_やること_
下にあるPTRD対戦車ライフルについてのメモを、最後の文の後から書き継いでください。

_抜粋_
═══

Draker Than Blackに登場するPTRD(デグチャレフ対戦車ライフル)に関するメモ
以下はDarker Than Black 流星の双子に登場するデグチャレフ対戦車ライフルPTRDに関するメモ。
・腰だめ射撃はできるか?
反動がきつくて手首を痛めるだろうと言うのは置いておくとしても、どうも腰だめ射撃をすると自動排莢機構が働かないようだ。
下記アドレスに図解がある。
http://www.ww2aircraft.net/forum/ww2-general/antitank-rifles-mgs-1930-1945-a-7069-2.html
簡単に言うと、銃全体が反動で後退してショルダーストックにめり込むように動いて、ストック右上に突き出している台形の鉄板にボルトハンドルがぶつかってロック解除する機構のようだ(なんて野蛮な!)。ボルト自体が飛び出すのは多分慣性力によるのだろう。だから腰だめではストックに力がかからないのでただのボルトアクション単発になってしまう。
まぁ、そもそも対戦車兵器と言うのは周辺への危険(リコイル、ブラスト、破片など)が多いので正規の射撃姿勢以外をとるのはやめた方が無難だ。
・スコープマウント
スコープはちょっと問題で、アニメの設定ではスタンダードのオープンサイトの位置にプレートを溶接したものだが、これはどうも間違っているようだ。

═══

_データ部分_
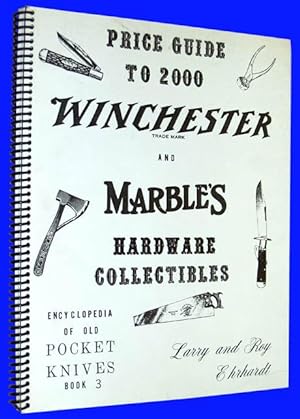 Price Guide to 2000 Winchester and Marble's Hardware Collectibles - Encyclopedia of Old Pocket Kn...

═══

_出力_
銃全体が何センチか後退する作りだから、あの位置にスコープに付けていると、ぶっ放すと同時にガツンときて目の周りにパンダマークを作ることになる。これはとても恐ろしい。
この件は、下記アドレスの写真で判明した。
http://img369.imageshack.us/img369/1923/32836411un7.jpg
グリップ基部右側(ただし構造的にはストック側)からプレートが伸びてレシーバーをぐるりと巻いているようだ。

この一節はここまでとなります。